═══ EXTRAIT DU DOCUMENT ═══
Cependant, ces écrivains si superbes n’auroient pas dû désespérer d’obtenir ce succès que le poëte Virgile avoit osé se promettre, et qu’il a en effet obtenu : poëte qui n’a pas fait avec moins de gloire briller son éloquence, son génie et son érudition, en entrant dans les détails de l’agriculture, qu’enchantant les exploits héroïques d’Énée.

Je sais, dit-il, combien il est grand et difficile de surmonter la sécheresse d’un tel sujet, et de donner de l’éclat à ces minces détails.

Certes, si les hommes avoient eu à cœur, non de composer des ouvrages oiseux pour des lecteurs oisifs, mais d’enrichir réellement la vie active et de la pourvoir de moyens, ils n’auroient pas une moins haute idée de cette géorgique de l’âme, que de cette héroïque effigie de la vertu, du bien et de la félicité, dont ils se sont si laborieusement occupés.

Ainsi nous diviserons la morale en deux doctrines principales : l’une, qui traite du modèle ou de l’image du bien ; l’autre, du régime et de la culture de l’âme ; partie que nous désignons aussi par le nom de géorgique de l’âme. La première analyse la nature du bien : la dernière prescrit les règles à suivre pour rendre l’âme capable d’atteindre à ce but.

La doctrine du modèle, c’est-à-dire, celle qui envisage la nature du bien et qui en fait l’analyse, le considère, ou comme absolu, ou comme comparable ; je veux dire qu’elle considère ou ses divers genres, ou ses différens degrés. Quant à cette dernière partie, qui a donné lieu à ces disputes sans fin et à ces éternelles spéculations sur le suprême degré du bien, qu’ils qualifioient de félicité, de béatitude, de souverain bien, et qui tenoient lieu de théologie aux païens, le christianisme les a enfin terminées et nous en a débarrassés. Car de même qu’Aristote dit qu’à la vérité les jeunes-gens peuvent être heureux, mais seulement par l’espérance ; de même aussi, éclairés par la foi, et devant tous nous considérer comme autant d’adolescens et de mineurs, nous ne devons aspirer qu’à ce seul genre de félicité qui consiste dans l’espérance.
═══
* **CONSIGNE 1**: Relevez toutes les lignes des enregistrements qui contiennent la chaîne « farthest », en tenant compte des majuscules et des minuscules.
Les enregistrements sont sans rapport avec l'extrait.
═══ DONNÉES FOURNIES ═══
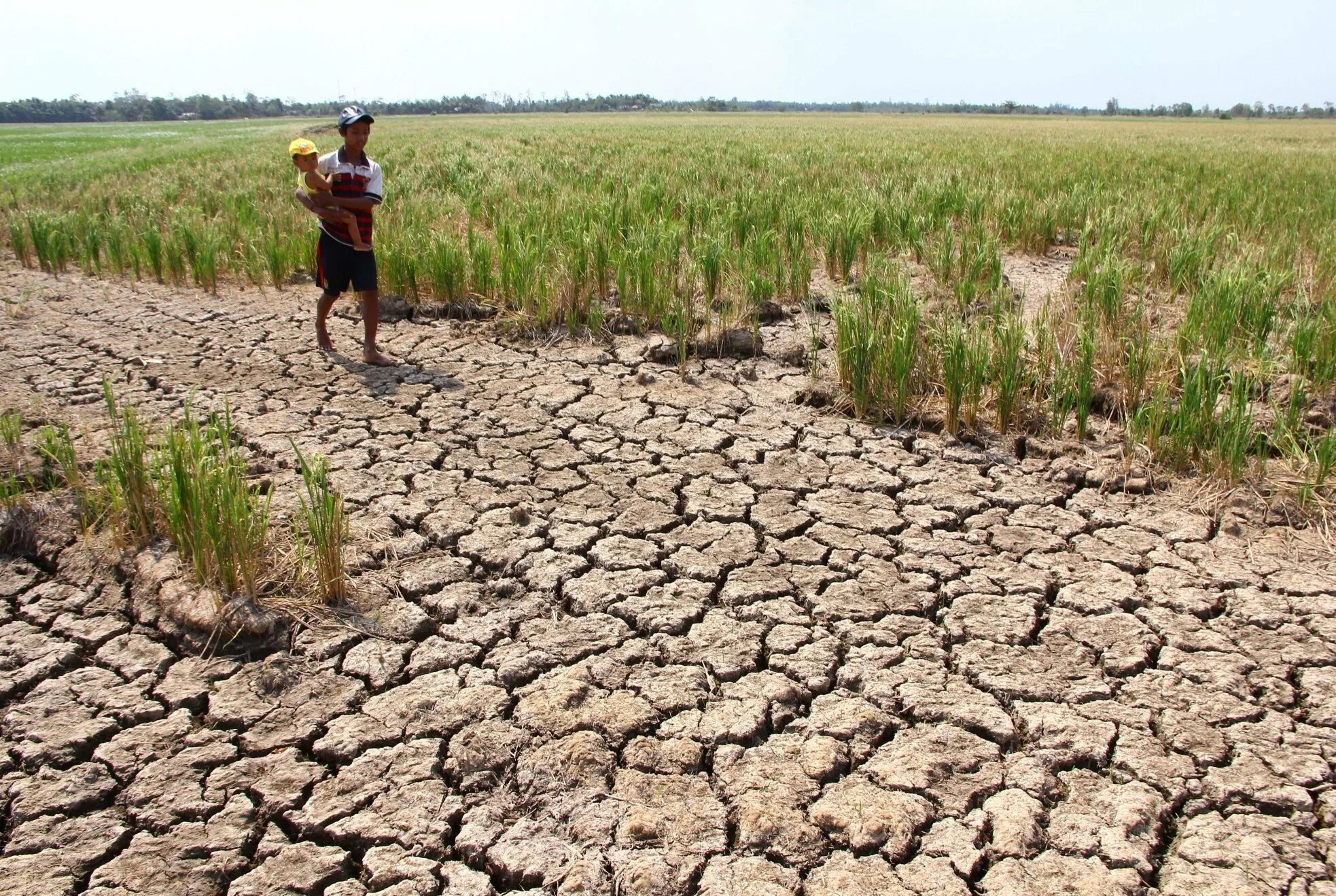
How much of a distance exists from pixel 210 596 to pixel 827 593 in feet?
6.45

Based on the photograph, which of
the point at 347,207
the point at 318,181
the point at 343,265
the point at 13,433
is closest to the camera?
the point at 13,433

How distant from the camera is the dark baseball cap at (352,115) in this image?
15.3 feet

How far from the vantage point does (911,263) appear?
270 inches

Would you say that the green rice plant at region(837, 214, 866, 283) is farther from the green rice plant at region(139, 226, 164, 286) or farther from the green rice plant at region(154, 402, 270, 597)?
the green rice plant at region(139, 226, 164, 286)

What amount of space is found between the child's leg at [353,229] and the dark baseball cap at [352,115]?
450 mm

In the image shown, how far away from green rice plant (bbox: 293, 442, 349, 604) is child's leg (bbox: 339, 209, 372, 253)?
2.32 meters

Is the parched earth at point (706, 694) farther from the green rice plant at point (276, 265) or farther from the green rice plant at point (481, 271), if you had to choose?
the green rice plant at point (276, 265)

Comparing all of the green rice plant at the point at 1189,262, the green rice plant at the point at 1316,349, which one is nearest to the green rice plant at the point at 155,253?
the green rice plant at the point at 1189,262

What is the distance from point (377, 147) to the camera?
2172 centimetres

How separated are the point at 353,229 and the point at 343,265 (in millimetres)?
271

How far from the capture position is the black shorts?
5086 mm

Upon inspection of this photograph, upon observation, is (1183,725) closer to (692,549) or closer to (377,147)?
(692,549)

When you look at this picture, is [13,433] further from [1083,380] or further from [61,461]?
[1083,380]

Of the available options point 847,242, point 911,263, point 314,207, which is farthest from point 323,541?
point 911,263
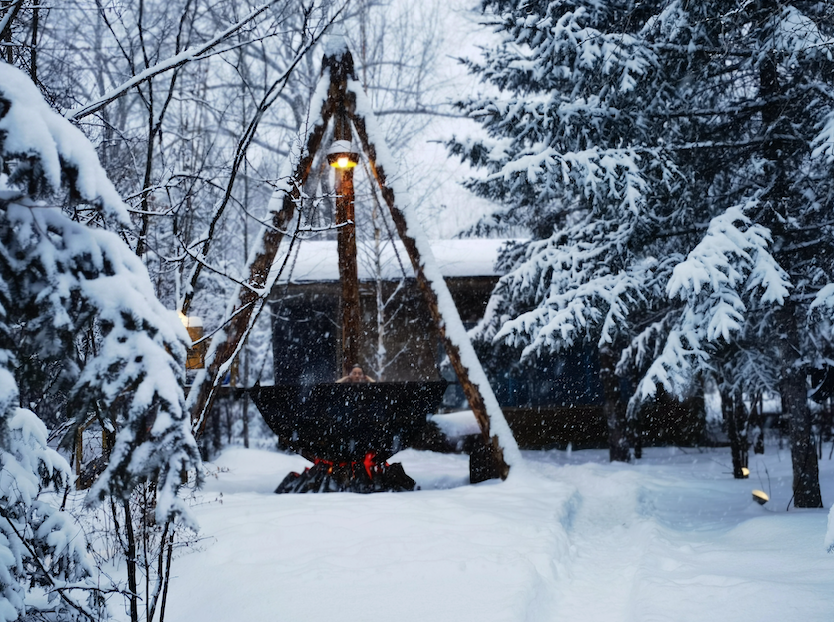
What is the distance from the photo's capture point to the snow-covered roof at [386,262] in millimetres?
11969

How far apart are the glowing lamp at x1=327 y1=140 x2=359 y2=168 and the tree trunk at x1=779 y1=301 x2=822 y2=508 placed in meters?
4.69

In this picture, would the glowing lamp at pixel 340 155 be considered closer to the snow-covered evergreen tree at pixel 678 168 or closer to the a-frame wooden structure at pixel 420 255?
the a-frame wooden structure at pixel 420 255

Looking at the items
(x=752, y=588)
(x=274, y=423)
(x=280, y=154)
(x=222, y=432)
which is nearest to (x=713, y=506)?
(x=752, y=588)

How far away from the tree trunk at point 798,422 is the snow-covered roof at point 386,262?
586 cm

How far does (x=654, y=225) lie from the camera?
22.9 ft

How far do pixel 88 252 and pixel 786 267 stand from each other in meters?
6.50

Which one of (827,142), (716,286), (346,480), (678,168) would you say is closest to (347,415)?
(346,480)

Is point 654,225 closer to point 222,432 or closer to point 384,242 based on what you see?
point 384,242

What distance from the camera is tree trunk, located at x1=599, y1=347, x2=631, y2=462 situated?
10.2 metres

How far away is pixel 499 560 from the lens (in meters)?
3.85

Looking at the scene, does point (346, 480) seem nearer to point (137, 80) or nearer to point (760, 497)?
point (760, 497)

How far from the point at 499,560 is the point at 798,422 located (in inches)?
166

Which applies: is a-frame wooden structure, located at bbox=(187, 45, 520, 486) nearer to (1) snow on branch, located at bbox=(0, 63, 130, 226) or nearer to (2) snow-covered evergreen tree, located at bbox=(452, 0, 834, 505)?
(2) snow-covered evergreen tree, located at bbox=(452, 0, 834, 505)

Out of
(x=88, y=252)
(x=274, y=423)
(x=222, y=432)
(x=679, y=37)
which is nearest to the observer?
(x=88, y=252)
═══
═══ DONNÉES FOURNIES ═══
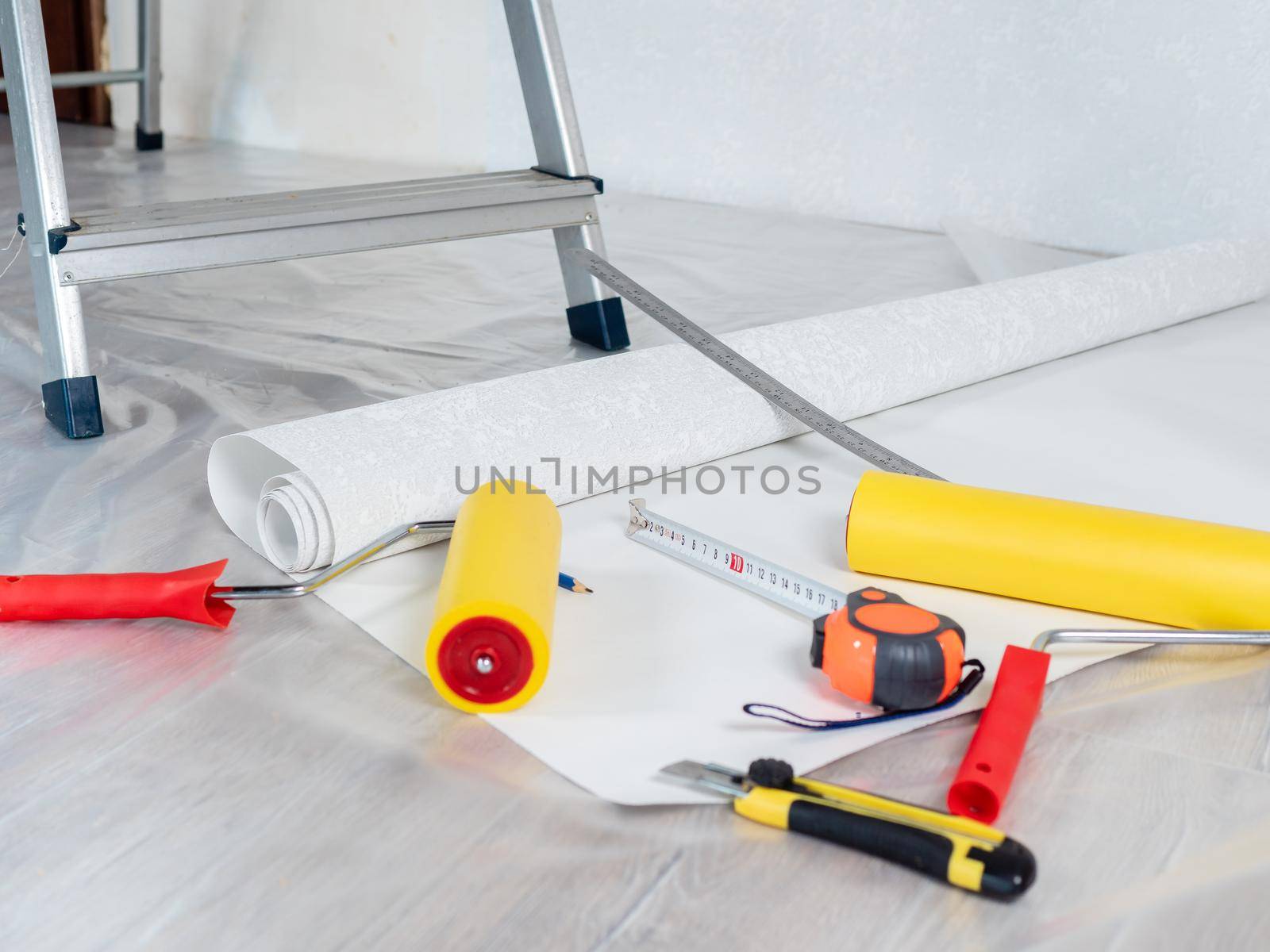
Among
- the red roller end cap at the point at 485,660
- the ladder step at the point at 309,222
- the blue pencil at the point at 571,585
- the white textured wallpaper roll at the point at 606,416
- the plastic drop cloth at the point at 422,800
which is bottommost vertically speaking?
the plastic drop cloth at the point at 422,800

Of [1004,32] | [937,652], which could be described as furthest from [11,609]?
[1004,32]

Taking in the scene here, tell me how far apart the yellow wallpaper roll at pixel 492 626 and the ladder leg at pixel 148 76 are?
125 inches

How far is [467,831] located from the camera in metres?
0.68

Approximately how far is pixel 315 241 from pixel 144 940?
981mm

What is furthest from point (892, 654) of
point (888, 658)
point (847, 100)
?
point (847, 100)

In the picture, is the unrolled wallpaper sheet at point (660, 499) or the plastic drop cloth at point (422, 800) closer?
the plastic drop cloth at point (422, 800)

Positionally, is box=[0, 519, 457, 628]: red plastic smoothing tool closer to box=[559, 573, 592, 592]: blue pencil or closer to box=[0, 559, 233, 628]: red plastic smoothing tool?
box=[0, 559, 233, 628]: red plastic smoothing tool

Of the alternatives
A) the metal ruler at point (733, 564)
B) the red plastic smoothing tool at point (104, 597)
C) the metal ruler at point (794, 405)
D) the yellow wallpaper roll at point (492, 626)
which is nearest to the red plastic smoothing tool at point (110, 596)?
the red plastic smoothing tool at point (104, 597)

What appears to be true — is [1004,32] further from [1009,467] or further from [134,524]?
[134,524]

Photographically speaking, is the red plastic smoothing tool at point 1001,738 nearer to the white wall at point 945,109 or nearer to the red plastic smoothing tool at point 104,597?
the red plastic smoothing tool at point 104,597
═══
═══ DONNÉES FOURNIES ═══
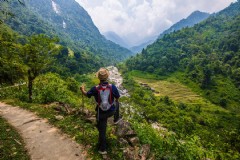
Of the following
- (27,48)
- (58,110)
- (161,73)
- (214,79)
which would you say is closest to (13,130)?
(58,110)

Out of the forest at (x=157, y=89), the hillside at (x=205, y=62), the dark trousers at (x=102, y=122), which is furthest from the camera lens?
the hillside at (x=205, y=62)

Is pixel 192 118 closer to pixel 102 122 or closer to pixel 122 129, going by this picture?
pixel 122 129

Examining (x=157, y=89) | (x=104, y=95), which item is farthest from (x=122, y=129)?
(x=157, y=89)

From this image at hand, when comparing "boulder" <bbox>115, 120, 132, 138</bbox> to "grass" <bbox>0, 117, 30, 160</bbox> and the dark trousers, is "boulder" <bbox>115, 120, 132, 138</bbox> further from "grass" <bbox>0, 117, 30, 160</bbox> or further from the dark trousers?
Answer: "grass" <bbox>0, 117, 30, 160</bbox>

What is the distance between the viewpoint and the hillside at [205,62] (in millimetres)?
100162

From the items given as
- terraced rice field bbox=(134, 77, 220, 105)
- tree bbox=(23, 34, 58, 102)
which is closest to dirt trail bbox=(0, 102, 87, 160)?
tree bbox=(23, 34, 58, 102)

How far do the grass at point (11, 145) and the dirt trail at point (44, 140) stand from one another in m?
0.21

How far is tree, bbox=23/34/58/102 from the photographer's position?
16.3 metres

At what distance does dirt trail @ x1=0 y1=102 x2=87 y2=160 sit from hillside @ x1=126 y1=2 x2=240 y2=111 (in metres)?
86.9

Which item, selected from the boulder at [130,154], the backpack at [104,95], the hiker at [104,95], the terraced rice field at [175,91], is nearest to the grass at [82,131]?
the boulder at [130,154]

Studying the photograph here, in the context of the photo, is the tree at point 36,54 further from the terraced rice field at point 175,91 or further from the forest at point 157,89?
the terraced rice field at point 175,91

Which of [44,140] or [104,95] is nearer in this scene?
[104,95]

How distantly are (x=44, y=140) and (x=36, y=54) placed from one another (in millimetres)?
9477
═══
* **CONSIGNE 2**: Recopiez le passage de l'extrait sur la morale qui commence aux mots « La doctrine du » et s'arrête après « consiste dans l’espérance. ».

* **CORRIGÉ 1**:
Of the available options point 847,242, point 911,263, point 314,207, which is farthest from point 323,541?
Examining (x=157, y=89) | (x=104, y=95), which item is farthest from (x=122, y=129)?

* **CORRIGÉ 2**:
La doctrine du modèle, c’est-à-dire, celle qui envisage la nature du bien et qui en fait l’analyse, le considère, ou comme absolu, ou comme comparable ; je veux dire qu’elle considère ou ses divers genres, ou ses différens degrés. Quant à cette dernière partie, qui a donné lieu à ces disputes sans fin et à ces éternelles spéculations sur le suprême degré du bien, qu’ils qualifioient de félicité, de béatitude, de souverain bien, et qui tenoient lieu de théologie aux païens, le christianisme les a enfin terminées et nous en a débarrassés. Car de même qu’Aristote dit qu’à la vérité les jeunes-gens peuvent être heureux, mais seulement par l’espérance ; de même aussi, éclairés par la foi, et devant tous nous considérer comme autant d’adolescens et de mineurs, nous ne devons aspirer qu’à ce seul genre de félicité qui consiste dans l’espérance.